Because DISA delivers IT services across the Department of Defense enterprise, there’s a large opportunity to embrace DevSecOps principles of security testing and automation on the infrastructure side to speed up delivery, said Steve Wallace, head of DISA’s Emerging Technology Directorate.
“What we want to do just beyond the development principles and code development that comes with DevSecOps, we want to take those principles and apply them to the way that we actually deploy infrastructure,” Wallace said Monday at DISA’s annual Forecast to Industry event.
DevSecOps refers to the integration of development, operations and security teams from the start to more rapidly build and constantly update a new tech capability. The methodology is most often used in software development but can also be expanded to IT infrastructure — things like networks, hardware, configurations and other resources that applications sit on.
There’s a lot of consistency and standardization across the infrastructure DISA offers to customer agencies, Wallace said, pointing to mobile devices and the configuration of their underlying operating systems as an example. “Why aren’t we starting to treat some of those things as code? Why aren’t we treating those configurations as code and then sharing them amongst the programs so we can more quickly deploy so that when it comes time for a re-accreditation, we have a history of configuration?”
He said DISA will be pushing “very hard” over the next year in this direction.
Wallace highlighted a total of 10 emerging technology areas his agency plans to focus on in fiscal 2020. In addition to DevSecOps, he pointed to assured identity, automation, browser isolation, distributed ledgers (more popularly referred to as blockchain), artificial intelligence and machine learning, mobile-desktop convergence, SOAR (security orchestration, automation and response), wireless transport (5G) and zero-trust authentication.
Assured identity is one that DOD and DISA have been focused on for several years as a replacement to the common access card. As it stands, the CAC is a very insecure concept. “You plug the card in, you put in your PIN, and away you go. I could walk away from the machine, somebody could pick it up, I could hand it off and say, ‘Here’s my credential and my PIN,’” Wallace said.
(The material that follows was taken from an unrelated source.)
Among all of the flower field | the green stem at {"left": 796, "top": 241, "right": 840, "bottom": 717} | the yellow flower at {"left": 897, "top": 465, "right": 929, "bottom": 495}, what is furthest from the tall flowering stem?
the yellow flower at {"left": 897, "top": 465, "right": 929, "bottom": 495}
The agency is looking to bring mobile devices and machine learning into play to improve identity management. “How can we continuously monitor the user’s identity in the background … how can we build a profile of that user’s activity and their day-to-day actions,” Wallace said.
DISA hopes to pilot these technologies with help from industry partners to bring advanced capabilities to the warfighter without the hype. “We need to deliver,” Wallace said, though he didn’t detail any specific procurement opportunities at the event.
He called on vendors to be transparent about the realities and difficulties of these emerging technologies with the hopes of having “very transparent and open conversations.”
“Please don’t come promising the world, because everything’s got its challenge,” Wallace said. “Every one of these technologies … every one of them has its own independent challenges. But we can work through that and we want to work through that with you.”